Make writing a habit together! This is the 12th day of my participation in the “Gold Digging Day New Plan · April More text Challenge”. Click here for more details.

Summary of classical Network models for deep learning ii

Vgg-16 and VGG-19 are excellent (16 and 19 refer to the number of network layers). The following takes VGG-16 as an example to introduce the VGG network in detail. First of all, we can take a look at the overall structure of VGG-16, as shown in the figure below: It can be seen that VGG-16 and AlexNet also have similarities (the number of network layers becomes deeper). Both of them are pooled after a series of convolution operations, and finally some fully connected layers are connected.

The following figure will be used to introduce the transformation between each layer one by one. There are 16 layers in total, as follows:

Input size: 224*224*3

Convolutional layer: 13

Pooling layer: 5

Full connection layer: 3 (output layer is included here, the last full connection layer can also be said to be output layer, the last SotMax layer is just for classification)

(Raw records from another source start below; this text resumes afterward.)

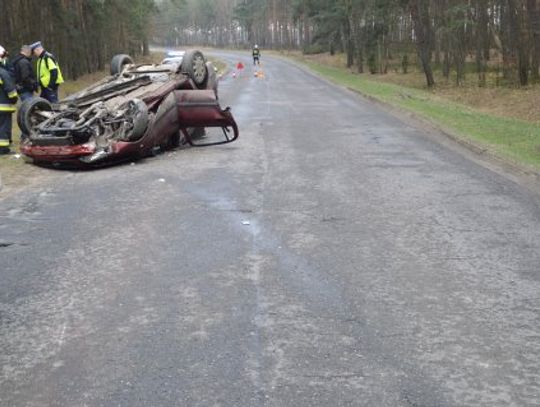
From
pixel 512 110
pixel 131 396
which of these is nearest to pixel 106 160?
pixel 131 396

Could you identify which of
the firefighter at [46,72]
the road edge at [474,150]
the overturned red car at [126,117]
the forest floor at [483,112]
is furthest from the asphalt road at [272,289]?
the firefighter at [46,72]

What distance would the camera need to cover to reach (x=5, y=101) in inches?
447

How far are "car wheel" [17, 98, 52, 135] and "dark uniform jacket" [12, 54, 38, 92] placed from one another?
1491 millimetres

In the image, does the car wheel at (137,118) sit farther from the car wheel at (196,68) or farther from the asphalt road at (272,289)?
the car wheel at (196,68)

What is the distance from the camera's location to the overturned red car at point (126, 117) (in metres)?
10.1

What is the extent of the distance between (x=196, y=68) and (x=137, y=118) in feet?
9.60

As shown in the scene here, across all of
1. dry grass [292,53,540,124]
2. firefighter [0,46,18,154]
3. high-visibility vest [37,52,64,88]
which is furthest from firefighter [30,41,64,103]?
dry grass [292,53,540,124]

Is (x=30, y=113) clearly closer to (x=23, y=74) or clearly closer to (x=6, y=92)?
(x=6, y=92)

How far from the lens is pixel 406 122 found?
16328 mm

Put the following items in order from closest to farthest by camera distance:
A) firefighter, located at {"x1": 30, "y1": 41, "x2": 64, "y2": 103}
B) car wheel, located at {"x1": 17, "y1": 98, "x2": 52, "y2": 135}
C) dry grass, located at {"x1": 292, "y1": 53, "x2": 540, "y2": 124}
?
→ car wheel, located at {"x1": 17, "y1": 98, "x2": 52, "y2": 135}
firefighter, located at {"x1": 30, "y1": 41, "x2": 64, "y2": 103}
dry grass, located at {"x1": 292, "y1": 53, "x2": 540, "y2": 124}

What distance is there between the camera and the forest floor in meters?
12.2

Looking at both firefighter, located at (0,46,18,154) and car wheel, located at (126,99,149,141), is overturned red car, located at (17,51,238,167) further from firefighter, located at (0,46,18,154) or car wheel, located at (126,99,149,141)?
firefighter, located at (0,46,18,154)

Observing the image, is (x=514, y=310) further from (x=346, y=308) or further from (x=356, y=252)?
(x=356, y=252)

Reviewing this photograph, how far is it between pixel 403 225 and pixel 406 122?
1001 centimetres
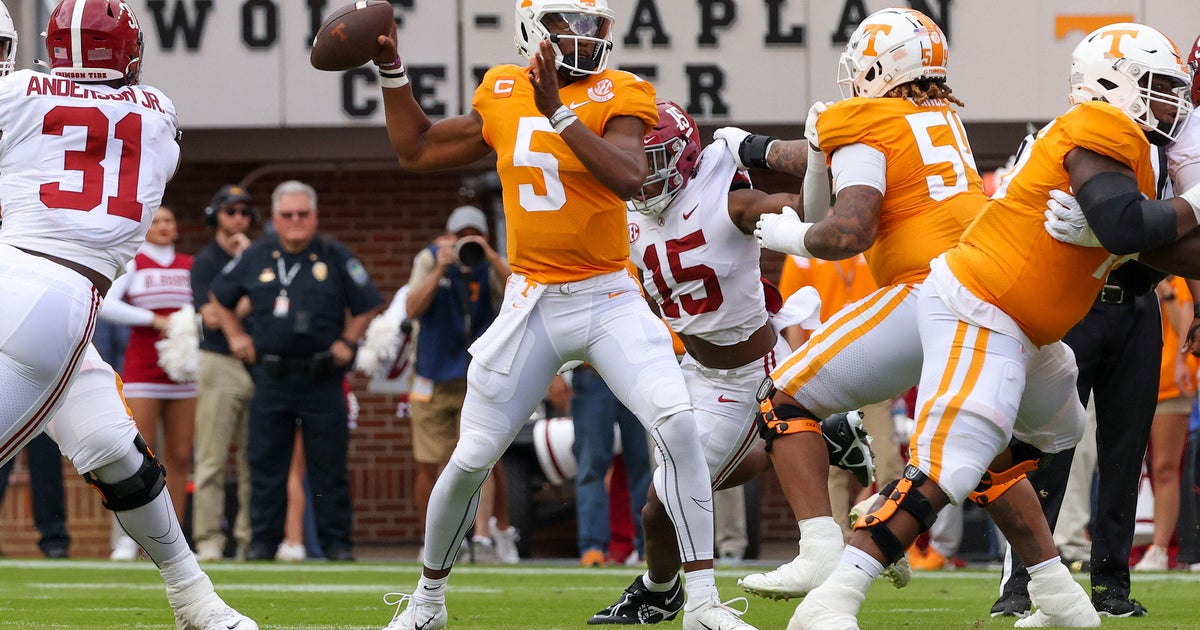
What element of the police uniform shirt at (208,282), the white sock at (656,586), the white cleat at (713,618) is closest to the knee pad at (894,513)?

  • Input layer: VGG-16 input is 224*224*3 size color pictures.
  • The first convolution layer: convolved images with the size of 224*224*3, convolved kernels with the size of 3*3, step size s=1, padding=1, and number of convolved kernels 64. After convolution, a feature graph with the size of 224*224*64 is obtained.
  • The second convolution layer: convolved images with the size of 224*224*64, with the convolution kernel size of 3*3, step size of S =1, padding=1, and number of convolution kernels of 64. After convolution, a feature image with the size of 224*224*64 was obtained. [Note: In the figure above, the first and second convolution are put together, because the dimension of the second convolution is unchanged relative to the feature graph of the first convolution.]
  • The first pooling layer: the input dimension is 224*224*64, the pooling kernel size is 2*2, the step size is S =2, the padding=0, and the feature map with the size of 112*112*64 is obtained by pooling kernel.
  • The third and fourth convolution layers: input images with 112*112*64 dimensions for convolution, convolution kernel size is 3*3, step size is S =1, padding=1, number of convolution kernels is 128, and feature images with 112*112*128 size are obtained after convolution. [Note: Like the first and second convolution, the dimension of the feature graph after the third convolution does not change after the fourth convolution, which is written together here.]
  • The second pooling layer: the input dimension is 112*112*128, the pooling core size is 2*2, the step size is S =2, the padding=0, and the feature map with the size of 56*56*128 is obtained by pooling core.
  • The fifth, sixth, and seventh convolution layer: input images with dimensions of 56*56*128 for convolution. The convolution kernel size is 3*3, step size is S =1, padding=1, and number of convolution kernels is 256. After convolution, a feature graph with size of 56*56*256 is obtained. Similarly, the sixth and seventh convolution do not change the size of the feature graph after the fifth convolution, so they are put together.
  • The third pooling layer: input dimension is 56*56*256, pooling core size is 2*2, step size s=2,padding=0, and feature image size of 28*28*256 is obtained by pooling core.
  • The eighth, ninth and tenth convolution layer: input images with dimensions of 28*28*256 for convolution. The convolution kernel size is 3*3, step size is S =1, padding=1, and number of convolution kernels is 512. After convolution, a feature graph with size of 28*28*512 is obtained.
  • The fourth pooling layer: the input dimension is 28*28*512, the pooling core size is 2*2, the step size is S =2, the padding=0, and the feature map with the size of 14*14*512 is obtained through pooling.
  • The 11th, 12th and 13th convolution layer: input images with dimensions of 14*14*512 for convolution. The convolution kernel size is 3*3, step size is S =1, padding=1, and number of convolution kernels is 512. After convolution, a feature map with size of 14*14*512 is obtained.
  • The input dimension of the fifth pooling layer is 14*14*512, the pooling core size is 2*2, step size s=2,padding=0, and the feature map with the size of 7*7*512 is obtained by pooling core.
  • The first full connection layer: input 7*7*512=25088 neurons, input 4096 neurons
  • The second full connection layer: input is 4096 neurons, output is 4096 neurons.
  • The third full connection layer: input is 4096 neurons, output is 1000 neurons.

Compared with AlexNet, VGG has the following improvements:

  1. The main difference, deeper, increases the number of network layers to 16-19 (not including pooling and Softmax layers), while AlexNet is an 8-layer structure.
  2. Elevate the convolution layer to the concept of a convolution block. The convolution block is composed of 2-3 convolution layers, which enables the network to have a larger receptive field and reduce network parameters at the same time. At the same time, the multiple use of ReLu activation function has more linear transformations and stronger learning ability.
  3. The former Conv takes up a lot of memory, while the latter FC takes up a lot of parameters, most of which are concentrated in the first fully connected layer, making the final parameters up to 138M.
  4. Cancel LRN, because it turns out that LRN actually reduces efficiency.